L'intervista rilasciata da Walter Veltroni al nostro giornale non è andata giù a molti esponenti democratici e, si dice, neppure alla "base" del partito. l'accusa che viene rivolta all'ex segretario è di aver posto il problema della strategia dal Pd durante una campagna elettorale, il che avrebbe effetti demotivanti. Ma in realtà Veltroni ha chiarito che il confronto, con Pier Luigi Bersani e non contro di lui, sarà aperto dopo il voto, ha sostenuto l'esigenza di una linea più inclusiva e meno pigra di quella attuale, allo scopo di riesumare la vocazione maggioritaria. Tutto ciò non sembra possa essere letto come il preannuncio di rotture traumatiche e tanto meno come un disimpegno dal confronto elettorale. Le elezioni municipali in alcune città, peraltro, non sono assimilabili a una specie di guerra mondiale durante la quale bisogna tacere perché “il nemico ti ascolta”. D'altra parte, un dirigente che indica l'obiettivo di raggiungere il 40 per cento dei consensi, credibile o no che sia il suo proposito, certamente non può essere considerato come una specie di sabotatore o addirittura, un amico del giaguaro, come sembra pensare per esempio Giorgio Merlo quando commenta le parole di Veltroni sostenendo che grazie a lui "Berlusconi e Bossi possono ancora dormire sonni tranquilli".

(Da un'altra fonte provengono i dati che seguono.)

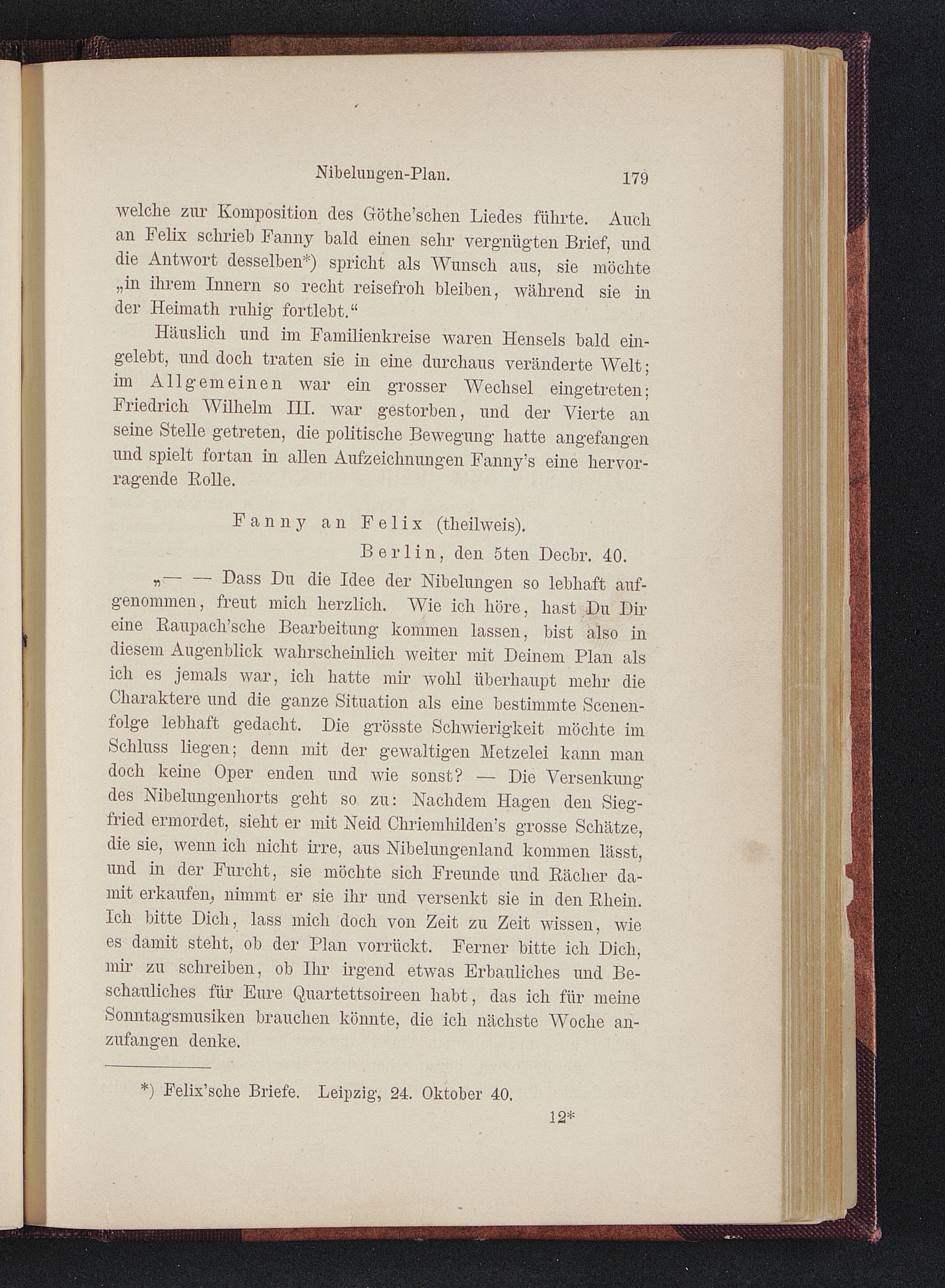 Nibelungen-Plan. 179

welche zur Komposition des Göthe'schen Liedes führte. Auch an Felix schrieb Fanny bald einen sehr vergnügten Brief, und die Antwort desselben*) spricht als Wunsch aus, sie möchte „in ihrem Innern so recht reisefroh bleiben, während sie in der Heimath ruhig fortlebt.“

Häuslich und im Familienkreise waren Hensels bald eingelebt, und doch traten sie in eine durchaus veränderte Welt; im Allgemeinen war ein grosser Wechsel eingetreten; Friedrich Wilhelm III. war gestorben, und der Vierte an seine Stelle getreten, die politische Bewegung hatte angefangen und spielt fortan in allen Aufzeichnungen Fanny's eine hervorragende Rolle.

Fanny an Felix (theilweis).

Berlin, den 5ten Decbr. 40.

„— — Dass Du die Idee der Nibelungen so lebhaft aufgenommen, freut mich herzlich. Wie ich höre, hast Du Dir eine Raupach'sche Bearbeitung kommen lassen, bist also in diesem Augenblick wahrscheinlich weiter mit Deinem Plan als ich es jemals war, ich hatte mir wohl überhaupt mehr die Charaktere und die ganze Situation als eine bestimmte Scenenfolge lebhaft gedacht. Die grösste Schwierigkeit möchte im Schluss liegen; denn mit der gewaltigen Metzelei kann man doch keine Oper enden und wie sonst? — Die Versenkung des Nibelungenhorts geht so zu: Nachdem Hagen den Siegfried ermordet, sieht er mit Neid Chriemhilden's grosse Schätze, die sie, wenn ich nicht irre, aus Nibelungenland kommen lässt, und in der Furcht, sie möchte sich Freunde und Rächer damit erkaufen, nimmt er sie ihr und versenkt sie in den Rhein. Ich bitte Dich, lass mich doch von Zeit zu Zeit wissen, wie es damit steht, ob der Plan vorrückt. Ferner bitte ich Dich, mir zu schreiben, ob Ihr irgend etwas Erbauliches und Beschauliches für Eure Quartettsoireen habt, das ich für meine Sonntagsmusiken brauchen könnte, die ich nächste Woche anzufangen denke.

*) Felix'sche Briefe. Leipzig, 24. Oktober 40.

12*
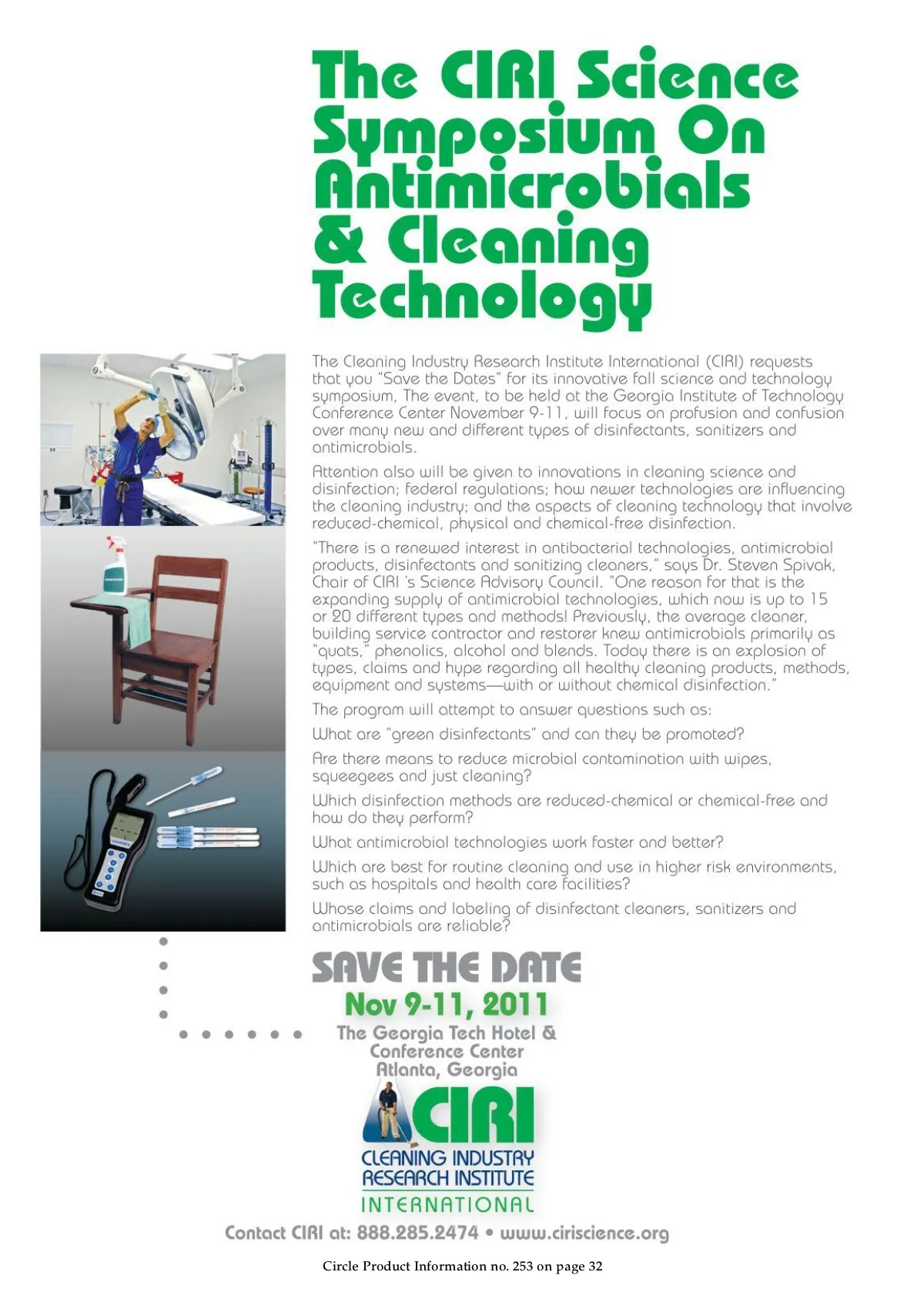 The CIRI Science Symposium On Antimicrobials & Cleaning Technology

The Cleaning Industry Research Institute International (CIRI) requests that you "Save the Dates" for its innovative fall science and technology symposium, The event, to be held at the Georgia Institute of Technology Conference Center November 9-11, will focus on profusion and confusion over many new and different types of disinfectants, sanitizers and antimicrobials.

Attention also will be given to innovations in cleaning science and disinfection; federal regulations; how newer technologies are influencing the cleaning industry; and the aspects of cleaning technology that involve reduced-chemical, physical and chemical-free disinfection.

"There is a renewed interest in antibacterial technologies, antimicrobial products, disinfectants and sanitizing cleaners," says Dr. Steven Spivak, Chair of CIRI 's Science Advisory Council. "One reason for that is the expanding supply of antimicrobial technologies, which now is up to 15 or 20 different types and methods! Previously, the average cleaner, building service contractor and restorer knew antimicrobials primarily as "quats," phenolics, alcohol and blends. Today there is an explosion of types, claims and hype regarding all healthy cleaning products, methods, equipment and systems—with or without chemical disinfection."

The program will attempt to answer questions such as:

What are "green disinfectants" and can they be promoted?

Are there means to reduce microbial contamination with wipes, squeegees and just cleaning?

Which disinfection methods are reduced-chemical or chemical-free and how do they perform?

What antimicrobial technologies work faster and better?

Which are best for routine cleaning and use in higher risk environments, such as hospitals and health care facilities?

Whose claims and labeling of disinfectant cleaners, sanitizers and antimicrobials are reliable?

SAVE THE DATE
Nov 9-11, 2011
The Georgia Tech Hotel & Conference Center
Atlanta, Georgia

CIRI
CLEANING INDUSTRY RESEARCH INSTITUTE
INTERNATIONAL

Contact CIRI at: 888.285.2474 • www.ciriscience.org

Circle Product Information no. 253 on page 32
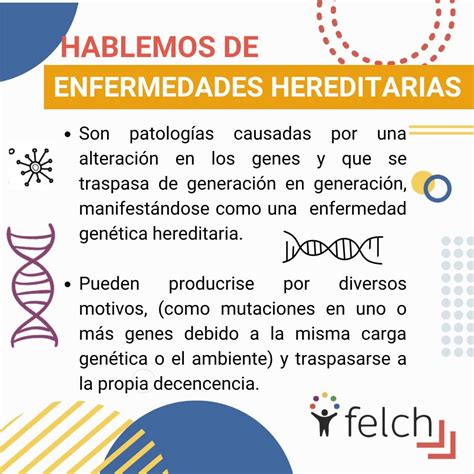 HABLEMOS DE
ENFERMEDADES HEREDITARIAS

• Son patologías causadas por una alteración en los genes y que se traspasa de generación en generación, manifestándose como una enfermedad genética hereditaria.

• Pueden producrise por diversos motivos, (como mutaciones en uno o más genes debido a la misma carga genética o el ambiente) y traspasarse a la propia decencencia.

felch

Naturalmente è lecito criticare le opinioni di Veltroni, per esempio come fa Massimo Cacciari che le considera troppo ottimistiche, ma la sensazione che si ha dalle reazioni dell'establishment democratico è il fastidio e l'intolleranza per la critica, non una fisiologica distinzione di posizioni politiche. Una leadership che si sente forte replica nel merito opponendo argomento ad argomento. Una che si sente debole cerca un raccordo con chi esprime proposte alternative per allargare la base programmatica. Chi invece reagisce con stizza malcelata, rifiuta di entrare nel merito e introduce persino il sospetto che chi non è d'accordo lavora per il re di Prussia, non è portatore di una capacità di direzione né debole né forte, rinuncia al suo ruolo generale per rifugiarsi in un'autodifesa quasi personale. Speriamo di aver capito male, ma i segnali di intolleranza sono davvero piuttosto espliciti.